A 300lbs woman was inspired to become a yoga instructor – after teachers IGNORED her in class because of her weight.
Jessica Rihal, 35, says slim instructors refused to offer guidance and sometimes didn’t even look at her as she attempted poses on her mat.
Now the account manager, who is of African American and Indian heritage, teaches weekly yoga classes and is on a mission to prove it is not just for thin, white women.
Jessica, of Irvine, California, USA, said: “According to the media and the society we live in, fitness and wellness are reserved for thin, white and able-bodied people – but that’s just not true.
“I knew I needed to be the change I wanted to see, I wanted to let other people who look like me, or relate to my body, understand that you don’t have to be thin to practice yoga.
“I wanted to help people in marginalized bodies understand they can de-stigmatize exercise and actually find joy in it instead of shame or a fleeting end result.”
Jessica, who wears a US size 26 (UK size 30), first tried yoga in 2007.
She now shares her experiences as a plus-size yogi on Instagram, under the handle @round_the_way_gal, where she occasionally receives mean comments from other users.
“From time to time, I get a weird comment, usually a backhanded compliment like: ‘Oh I’m glad to see you love yourself, however carrying that much weight is going to kill you’,” she said.
She has also been accused of ‘promoting obesity’.
“Those people who say I am promoting obesity, I think they are promoting ignorance,” she said.
“All I’m saying is: ‘Let’s breathe, let’s move our bodies’.
“It’s just a way to skirt around discrimination.
“For whatever reason, it’s fairly acceptable to discriminate against fat people.
“Turn on the television and you’ll hear fat jokes in almost every show.
“I’m not saying eat burgers twice a day.
“I’m bringing wellness to a group of people who have been under-served.
“I’m telling them: ‘You can have a piece of this pie’.”
Jessica initially tried yoga as a quick fix for weight loss, but she soon discovered that the ancient practice could also ease her anxiety and depression.

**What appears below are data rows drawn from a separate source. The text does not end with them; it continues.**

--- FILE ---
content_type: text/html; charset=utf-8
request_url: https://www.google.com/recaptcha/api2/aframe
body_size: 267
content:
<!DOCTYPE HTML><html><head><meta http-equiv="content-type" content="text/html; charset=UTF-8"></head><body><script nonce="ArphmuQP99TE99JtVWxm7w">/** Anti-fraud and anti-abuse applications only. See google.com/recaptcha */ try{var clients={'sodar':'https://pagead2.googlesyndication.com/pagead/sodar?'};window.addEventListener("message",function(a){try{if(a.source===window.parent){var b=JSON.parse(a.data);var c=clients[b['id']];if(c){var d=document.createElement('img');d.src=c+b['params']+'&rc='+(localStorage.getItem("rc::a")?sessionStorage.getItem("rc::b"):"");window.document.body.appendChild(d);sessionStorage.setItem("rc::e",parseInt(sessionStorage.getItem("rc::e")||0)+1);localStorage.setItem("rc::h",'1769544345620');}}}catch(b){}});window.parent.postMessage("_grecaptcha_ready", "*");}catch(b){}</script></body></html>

She said: “Practising yoga helps you make peace with your body and creates a ceasefire in your mind where the negative thoughts stop and are replaced with positive ones.”
But she couldn’t help but notice how few of her instructors looked like her and she was often ignored in class where teachers did not offer modifications of movements for her large size.
She said: “When I became more heavily involved in the yoga community, I realised that there wasn’t a lot of diversity in the instructors I was seeing.
“Don’t get me wrong, there are some instructors who understood anatomy and really cared and are amazing, but there are so many instructors who would never even look at me.
“Some of them never offered modifications if there was something out of reach for me.”
Jessica explained that certain yoga poses should be adapted so that plus-size women, who carry more weight, can also try them.
She said: “In some poses, you suddenly realise, ‘Oh my stomach is in the way’.
“You shouldn’t ignore that and teachers should offer modifications when they can.
“There were other instructors who were always coaching me for ‘someday’ when I would be able to walk on my hands or hold myself up in crow pose without falling on my face.
“That mystical ‘someday’ is not a reality for so many of us and can be downright discouraging.
“Besides, isn’t the goal to be present in the here and now?
“It made me feel like the way my body is today is unacceptable and I must be eager to change it.
“These experiences played a major role in my decision to become an instructor.”
She also criticised what she called the ‘Westernization’ of yoga where the practice, which originated in Northern India over 5,000 years ago, has become synonymous with bendy white women and expensive sportswear.
She said: “I’m part Indian and I feel that yoga is something that belongs to me despite the Westernization of yoga.
“It’s an ancient practice from India that was actually intended for young boys.
“Being plus-size and a woman of colour makes me hyper visible, a lot of people scratch their heads.
“But I think those qualities attract students to me and followers online.”
In May 2018 Jessica completed her 200-hour yoga teacher training and now practises around five hours a week and teaches a class every Saturday at Asteya Fitness in Costa Mesa, California.
She is committed to helping all of her students, including plus-size women, experience all the benefits of yoga particularly body acceptance.
She said: “It has made me more confident in my body.
“It changes your perspective and the way you look no longer becomes the most important thing in your life.
“I do other exercise alongside yoga.
“Ever since I abandoned the weight loss goal, I am the healthiest I have ever been.
“I’ve always been large and diets have never helped me.
“In fact, I’ve found them a toxic cycle which it has been difficult to break free from.”